Disgruntled, underemployed, precarious Conservative MPs have another problem, too. The party’s membership has halved since Cameron became leader. Grant Shapps, the party chairman, recently wrote to MPs to say that they should aim to convert 3 per cent of their voters into party members; only three Conservative Associations meet that target at the moment. Rich individuals and corporate donations pay for the party now. Last month, Johnson included the super-rich in his list of ‘put-upon’ minorities. And in the same radio interview in which he fluffed the IQ questions (it would have been rather worse if he’d aced them), he revealed that in six years of being mayor, he has never met Bob Crow, the leader of the RMT. Transport for London and the mayor recently announced plans for the tube to run 24 hours on a few lines at the weekend in 2015; at the same time, every single ticket office on the network will close. It was a clever announcement, which sets the interests of different Londoners and workers against each other, and Johnson will have many opportunities to pose as a union breaker, at very little cost. It’s no coincidence that the third union leader from the past he chose to mention was (the rather moderate) Jimmy Knapp of the RMT.

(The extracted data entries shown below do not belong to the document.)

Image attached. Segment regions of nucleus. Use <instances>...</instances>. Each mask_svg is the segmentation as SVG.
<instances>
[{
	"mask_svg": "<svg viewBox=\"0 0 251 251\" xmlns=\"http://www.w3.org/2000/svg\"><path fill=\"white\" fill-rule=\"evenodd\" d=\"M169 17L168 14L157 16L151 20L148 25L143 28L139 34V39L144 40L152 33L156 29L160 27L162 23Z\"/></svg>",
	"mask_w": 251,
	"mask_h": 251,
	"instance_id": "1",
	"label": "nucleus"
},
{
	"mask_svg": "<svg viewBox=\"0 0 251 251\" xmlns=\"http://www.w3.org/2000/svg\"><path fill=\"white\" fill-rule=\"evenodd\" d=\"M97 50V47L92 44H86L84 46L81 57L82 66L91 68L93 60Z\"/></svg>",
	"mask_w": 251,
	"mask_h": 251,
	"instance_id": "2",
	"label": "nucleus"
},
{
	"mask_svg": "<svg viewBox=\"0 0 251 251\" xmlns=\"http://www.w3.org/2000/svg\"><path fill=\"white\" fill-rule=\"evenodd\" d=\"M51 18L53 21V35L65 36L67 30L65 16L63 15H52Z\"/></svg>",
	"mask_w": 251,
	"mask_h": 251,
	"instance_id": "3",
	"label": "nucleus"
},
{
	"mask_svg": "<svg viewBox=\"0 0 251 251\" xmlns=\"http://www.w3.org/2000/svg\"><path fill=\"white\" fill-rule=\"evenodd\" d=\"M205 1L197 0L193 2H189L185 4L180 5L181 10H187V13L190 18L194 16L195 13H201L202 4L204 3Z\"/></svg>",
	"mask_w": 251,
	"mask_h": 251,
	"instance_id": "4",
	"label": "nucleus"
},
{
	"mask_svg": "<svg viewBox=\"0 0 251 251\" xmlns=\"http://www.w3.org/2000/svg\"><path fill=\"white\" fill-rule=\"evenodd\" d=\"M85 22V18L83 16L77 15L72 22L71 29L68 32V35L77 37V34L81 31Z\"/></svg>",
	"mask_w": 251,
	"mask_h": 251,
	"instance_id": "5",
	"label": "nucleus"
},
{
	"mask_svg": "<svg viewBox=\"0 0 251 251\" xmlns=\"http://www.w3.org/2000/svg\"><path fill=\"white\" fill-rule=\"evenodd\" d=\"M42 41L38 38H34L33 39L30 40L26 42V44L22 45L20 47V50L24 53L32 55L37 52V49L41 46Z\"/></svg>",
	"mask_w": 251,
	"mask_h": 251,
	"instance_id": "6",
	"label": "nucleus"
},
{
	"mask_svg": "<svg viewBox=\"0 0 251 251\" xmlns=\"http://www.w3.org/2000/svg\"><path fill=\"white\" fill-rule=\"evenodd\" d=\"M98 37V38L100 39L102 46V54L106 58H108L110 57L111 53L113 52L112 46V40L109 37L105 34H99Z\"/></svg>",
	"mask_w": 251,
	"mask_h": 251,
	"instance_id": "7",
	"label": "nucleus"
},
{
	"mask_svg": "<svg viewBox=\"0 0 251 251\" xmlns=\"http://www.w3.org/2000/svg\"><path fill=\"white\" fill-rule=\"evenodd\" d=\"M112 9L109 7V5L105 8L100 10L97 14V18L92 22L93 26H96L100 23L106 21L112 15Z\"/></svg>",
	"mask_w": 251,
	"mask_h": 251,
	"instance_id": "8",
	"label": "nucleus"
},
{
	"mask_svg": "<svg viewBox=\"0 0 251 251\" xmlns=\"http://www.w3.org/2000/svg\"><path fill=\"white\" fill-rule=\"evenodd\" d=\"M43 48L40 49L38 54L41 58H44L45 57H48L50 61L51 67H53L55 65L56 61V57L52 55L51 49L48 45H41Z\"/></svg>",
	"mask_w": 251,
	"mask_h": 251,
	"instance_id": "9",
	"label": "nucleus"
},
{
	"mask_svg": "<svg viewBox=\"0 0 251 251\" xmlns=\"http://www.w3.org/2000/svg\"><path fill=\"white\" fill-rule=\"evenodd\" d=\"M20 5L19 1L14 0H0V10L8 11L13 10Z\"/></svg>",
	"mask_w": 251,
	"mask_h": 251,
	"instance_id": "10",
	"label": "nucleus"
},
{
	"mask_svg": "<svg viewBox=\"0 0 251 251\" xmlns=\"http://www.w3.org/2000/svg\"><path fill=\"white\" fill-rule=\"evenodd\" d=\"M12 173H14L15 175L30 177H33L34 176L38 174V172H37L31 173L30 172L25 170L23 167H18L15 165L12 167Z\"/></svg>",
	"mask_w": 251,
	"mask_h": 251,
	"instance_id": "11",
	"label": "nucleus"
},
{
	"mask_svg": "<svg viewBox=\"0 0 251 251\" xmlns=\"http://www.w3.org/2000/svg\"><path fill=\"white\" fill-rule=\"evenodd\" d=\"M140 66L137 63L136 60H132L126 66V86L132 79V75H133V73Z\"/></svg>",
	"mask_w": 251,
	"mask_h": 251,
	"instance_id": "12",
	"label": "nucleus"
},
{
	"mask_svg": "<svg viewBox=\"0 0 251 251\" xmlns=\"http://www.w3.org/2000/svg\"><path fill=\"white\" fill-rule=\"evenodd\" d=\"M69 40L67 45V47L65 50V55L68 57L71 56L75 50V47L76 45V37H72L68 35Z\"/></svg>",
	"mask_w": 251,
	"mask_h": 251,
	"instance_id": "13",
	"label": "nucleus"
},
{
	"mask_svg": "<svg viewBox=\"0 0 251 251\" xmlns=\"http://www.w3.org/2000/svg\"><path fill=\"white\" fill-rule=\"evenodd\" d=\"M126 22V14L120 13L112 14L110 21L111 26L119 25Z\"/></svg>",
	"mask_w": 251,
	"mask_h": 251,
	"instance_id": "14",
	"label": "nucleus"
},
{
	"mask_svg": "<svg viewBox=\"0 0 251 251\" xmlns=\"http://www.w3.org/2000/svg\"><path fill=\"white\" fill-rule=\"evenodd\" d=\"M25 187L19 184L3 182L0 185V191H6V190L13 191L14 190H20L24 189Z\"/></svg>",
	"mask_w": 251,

It’s hard to see why Johnson would risk standing as an MP at the next election, when the result for him is so unpredictable. There’s a curious ambiguity in the rules for Conservative leadership elections. They’re clear about the process and who can vote, but nowhere explicitly state that you have to be an MP to be nominated. Party leaders have been elected since 1965; before that they ‘emerged’ after discussions among the grandees. The more open system was introduced by Alec Douglas-Home following his own not entirely popular emergence. Douglas-Home was leader without a seat in Parliament for three weeks between resigning his peerage and winning the Kinross and West Perthshire by-election. If Johnson were elected leader of the party without a seat in the Commons, one obliging supporter or another could no doubt be prevailed on to shuffle over to make room for him.